All carpets using spun yarn will shed excess fibre when first installed. The duration of the shedding of these fibres will vary dependent upon the frequency of vacuuming and the type of machine used. This is to be expected and does not mean there is a defect. The short fibres given off, represent a very small fraction of the pile.

Long tufs

Occasionally you may find a stray tuft extending above the pile surface. Provided your carpet is a cut pile, carefully cut the tuft with sharp scissors to the level of the surrounding pile.

Natural fibres

As a natural fibre, pure new wool is washed and scoured before being spun into carpet yarn. Throughout the manufacturing process it is also inspected and natural minor imperfections removed. Even so, fitted wool carpets may, on rare occasions, contain slight traces of the sheep's outdoor environment. 


All cut pile fabrics of any fibre type will flatten to some extent in traffic lanes and areas of concentrated wear. This can make the carpet appear a different shade but is in fact caused by the pile reflecting light differently. Regular vacuuming will help to prevent flattening. This falttening and shading is a normal reaction to localised traffic and is not detrimental to the performance of the carpet.

Pile reversal

Like shading, this occurs when the pile or nap of the carpet changes direction and thus reflects light at different angles showing the effects of shading which can become permanent. It is also described as watermarking. This can happen to all cut pile carpets be they Axminster, Wilton, Tufted or even Oriental and hand-made rugs. Like shading it can be moreapparent on plain carpet because heavy patterns can disguise the effects. it can occur quite quickly after installation.

A tremendous amount of research has been carried out over many years by many institutes to determine the cause of this phenomenon but none of it has proved conclusive. There is no commonly known manufacturing process which can cause or cure this phenomenon and therefore it is not a manufacturing fault.


Carpets with a high wool content can and do fade over time. This type of fading is caused by exposure to ultra violet light which lightens or bleaches the wool in the same way that human hair is lightened by exposure to the sun. The degree and speed of fade can vary depending on the colour chosen and the local conditions to which the carpet is subjected. To reduce fading of carpets in rooms with strong exposure to the sun (e.g. south facing rooms with patio windows), judicious use of sun blinds or curtains is recommended.


Pet paws, claws, rubber soled shoes and heels can be abrasive on carpets, particularly where use is constantly concentrated to small areas (i.e. in front of armchairs). Move furniture occasionally to avoid any distortion to the carpet pile.


Pilling can sometimes occur on loop pile carpets. The expression is used to describe little balls of fibres which collect on the pile surface. It is similar to the type of pilling which can occur on a sweater. To avoid pilling, vacuum with a cylinder cleaner using the suction head only and restrict the use of rubber soled shoes and pets claws which both act abrasively on the pile surface.
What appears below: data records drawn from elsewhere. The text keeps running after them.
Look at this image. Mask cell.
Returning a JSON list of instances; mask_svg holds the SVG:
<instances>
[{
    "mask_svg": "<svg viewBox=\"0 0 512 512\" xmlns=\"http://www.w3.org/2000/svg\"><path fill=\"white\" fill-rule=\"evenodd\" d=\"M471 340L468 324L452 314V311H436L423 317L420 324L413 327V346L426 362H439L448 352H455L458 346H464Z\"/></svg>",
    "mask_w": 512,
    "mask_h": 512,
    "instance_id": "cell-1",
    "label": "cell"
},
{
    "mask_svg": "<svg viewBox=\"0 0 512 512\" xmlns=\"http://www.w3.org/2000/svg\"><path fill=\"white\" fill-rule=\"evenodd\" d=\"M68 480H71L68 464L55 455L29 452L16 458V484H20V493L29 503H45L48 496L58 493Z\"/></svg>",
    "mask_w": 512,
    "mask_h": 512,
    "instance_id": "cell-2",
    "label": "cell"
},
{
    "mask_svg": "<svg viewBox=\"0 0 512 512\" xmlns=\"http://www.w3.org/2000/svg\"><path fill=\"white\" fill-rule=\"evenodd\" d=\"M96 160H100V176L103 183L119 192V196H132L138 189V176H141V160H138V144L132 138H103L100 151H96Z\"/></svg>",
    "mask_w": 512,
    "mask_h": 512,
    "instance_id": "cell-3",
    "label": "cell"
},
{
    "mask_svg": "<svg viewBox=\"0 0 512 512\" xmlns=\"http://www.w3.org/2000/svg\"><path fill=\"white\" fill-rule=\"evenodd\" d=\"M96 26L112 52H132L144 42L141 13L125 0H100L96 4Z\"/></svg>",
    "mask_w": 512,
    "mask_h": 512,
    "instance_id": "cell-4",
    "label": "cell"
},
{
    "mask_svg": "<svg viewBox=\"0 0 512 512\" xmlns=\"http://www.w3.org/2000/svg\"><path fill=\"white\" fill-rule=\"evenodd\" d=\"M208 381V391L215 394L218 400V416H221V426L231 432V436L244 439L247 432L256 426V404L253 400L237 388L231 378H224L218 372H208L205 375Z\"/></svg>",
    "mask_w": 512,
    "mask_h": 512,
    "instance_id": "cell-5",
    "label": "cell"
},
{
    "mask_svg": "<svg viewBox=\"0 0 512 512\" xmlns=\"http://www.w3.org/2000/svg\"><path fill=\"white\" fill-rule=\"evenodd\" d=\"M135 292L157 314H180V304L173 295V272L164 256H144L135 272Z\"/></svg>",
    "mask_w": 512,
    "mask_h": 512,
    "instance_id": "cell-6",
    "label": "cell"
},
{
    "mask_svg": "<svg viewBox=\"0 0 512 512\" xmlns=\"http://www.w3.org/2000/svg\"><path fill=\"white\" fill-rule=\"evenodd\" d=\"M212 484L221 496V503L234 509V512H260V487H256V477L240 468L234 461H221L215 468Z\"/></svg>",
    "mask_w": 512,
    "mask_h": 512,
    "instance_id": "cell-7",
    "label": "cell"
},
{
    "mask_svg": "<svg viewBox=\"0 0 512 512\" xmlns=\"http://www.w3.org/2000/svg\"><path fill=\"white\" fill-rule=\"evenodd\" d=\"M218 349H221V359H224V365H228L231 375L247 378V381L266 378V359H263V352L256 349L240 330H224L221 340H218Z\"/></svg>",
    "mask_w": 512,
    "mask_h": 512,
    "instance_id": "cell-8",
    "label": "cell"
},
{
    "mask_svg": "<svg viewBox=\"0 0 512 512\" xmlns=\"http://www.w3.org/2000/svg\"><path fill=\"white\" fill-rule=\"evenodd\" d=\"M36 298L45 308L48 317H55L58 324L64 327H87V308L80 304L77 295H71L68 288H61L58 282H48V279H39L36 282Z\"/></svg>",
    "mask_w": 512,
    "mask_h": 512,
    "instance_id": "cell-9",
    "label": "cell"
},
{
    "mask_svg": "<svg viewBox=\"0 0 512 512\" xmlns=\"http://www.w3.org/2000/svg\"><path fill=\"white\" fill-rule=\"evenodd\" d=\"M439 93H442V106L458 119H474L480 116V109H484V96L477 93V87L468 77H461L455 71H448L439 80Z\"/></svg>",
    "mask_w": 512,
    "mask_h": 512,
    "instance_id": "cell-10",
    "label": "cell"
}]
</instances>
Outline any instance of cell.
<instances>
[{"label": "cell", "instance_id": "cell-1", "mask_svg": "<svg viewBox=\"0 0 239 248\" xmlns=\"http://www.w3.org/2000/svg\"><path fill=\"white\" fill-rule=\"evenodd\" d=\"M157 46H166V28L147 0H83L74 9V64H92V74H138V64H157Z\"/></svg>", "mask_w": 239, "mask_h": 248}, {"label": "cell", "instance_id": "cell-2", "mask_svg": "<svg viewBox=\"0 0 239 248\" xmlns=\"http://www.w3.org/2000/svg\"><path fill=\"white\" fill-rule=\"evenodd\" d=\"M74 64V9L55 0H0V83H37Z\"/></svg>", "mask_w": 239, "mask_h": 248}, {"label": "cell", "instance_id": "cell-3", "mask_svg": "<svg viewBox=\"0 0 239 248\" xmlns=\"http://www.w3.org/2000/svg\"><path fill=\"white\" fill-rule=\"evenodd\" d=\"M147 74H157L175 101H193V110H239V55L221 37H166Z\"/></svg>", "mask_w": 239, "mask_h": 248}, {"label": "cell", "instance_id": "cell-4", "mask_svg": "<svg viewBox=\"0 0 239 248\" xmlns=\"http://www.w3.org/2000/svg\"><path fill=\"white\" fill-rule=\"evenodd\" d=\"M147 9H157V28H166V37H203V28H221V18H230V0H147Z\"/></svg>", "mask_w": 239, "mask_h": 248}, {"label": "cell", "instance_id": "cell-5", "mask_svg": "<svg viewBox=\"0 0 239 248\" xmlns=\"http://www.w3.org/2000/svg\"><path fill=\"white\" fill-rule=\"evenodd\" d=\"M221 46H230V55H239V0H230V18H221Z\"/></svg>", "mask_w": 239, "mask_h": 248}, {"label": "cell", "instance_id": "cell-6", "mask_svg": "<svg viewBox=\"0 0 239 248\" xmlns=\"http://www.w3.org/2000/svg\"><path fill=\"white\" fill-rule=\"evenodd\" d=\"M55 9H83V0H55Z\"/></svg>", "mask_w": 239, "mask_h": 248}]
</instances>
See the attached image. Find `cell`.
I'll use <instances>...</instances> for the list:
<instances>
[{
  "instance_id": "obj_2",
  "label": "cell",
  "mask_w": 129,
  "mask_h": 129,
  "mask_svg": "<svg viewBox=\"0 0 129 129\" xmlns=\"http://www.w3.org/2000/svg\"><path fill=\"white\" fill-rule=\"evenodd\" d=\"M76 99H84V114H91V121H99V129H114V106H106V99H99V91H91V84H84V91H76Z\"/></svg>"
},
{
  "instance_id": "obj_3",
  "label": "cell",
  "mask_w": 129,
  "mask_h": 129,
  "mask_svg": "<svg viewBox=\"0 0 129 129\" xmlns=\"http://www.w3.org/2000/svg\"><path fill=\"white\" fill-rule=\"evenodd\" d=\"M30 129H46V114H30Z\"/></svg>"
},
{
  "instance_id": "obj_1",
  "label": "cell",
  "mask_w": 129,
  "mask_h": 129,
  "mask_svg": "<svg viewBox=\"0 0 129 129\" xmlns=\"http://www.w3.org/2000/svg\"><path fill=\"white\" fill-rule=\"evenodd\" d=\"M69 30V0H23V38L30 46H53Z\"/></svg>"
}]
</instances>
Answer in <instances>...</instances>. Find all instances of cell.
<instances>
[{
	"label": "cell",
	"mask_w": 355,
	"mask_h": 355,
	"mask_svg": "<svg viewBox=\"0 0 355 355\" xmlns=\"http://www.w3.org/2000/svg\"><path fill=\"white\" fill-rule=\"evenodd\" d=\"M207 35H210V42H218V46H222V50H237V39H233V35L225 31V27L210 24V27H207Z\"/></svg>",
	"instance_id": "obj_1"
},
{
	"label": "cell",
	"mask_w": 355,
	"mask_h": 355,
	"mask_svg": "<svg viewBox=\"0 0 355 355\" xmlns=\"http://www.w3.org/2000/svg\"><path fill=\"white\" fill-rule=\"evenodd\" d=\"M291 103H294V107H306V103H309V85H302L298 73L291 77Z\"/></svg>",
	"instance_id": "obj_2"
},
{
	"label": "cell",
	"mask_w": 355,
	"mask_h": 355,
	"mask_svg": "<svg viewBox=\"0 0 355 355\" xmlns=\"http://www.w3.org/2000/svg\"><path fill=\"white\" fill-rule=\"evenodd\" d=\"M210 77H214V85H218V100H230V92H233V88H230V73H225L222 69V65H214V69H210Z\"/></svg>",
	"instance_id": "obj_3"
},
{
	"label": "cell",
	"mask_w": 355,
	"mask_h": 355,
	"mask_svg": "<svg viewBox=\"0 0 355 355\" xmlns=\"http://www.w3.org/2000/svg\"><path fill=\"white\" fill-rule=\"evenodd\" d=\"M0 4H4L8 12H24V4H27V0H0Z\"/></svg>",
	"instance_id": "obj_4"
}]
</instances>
The feet of furniture will create indentations on any carpet. To help reduce marking, regularly move the position of furniture and other heavy objects where possible. To help lift the pile back up, use a coin to gently tease the pile upright.


Stair carpet receive heavy wear especially on the nosings. In some cases shifting the stair carpet can help compensate for this.


Care must be taken if applying stain guards or other such treatments after installation. Over saturation can result in damage to the structure of the carpet.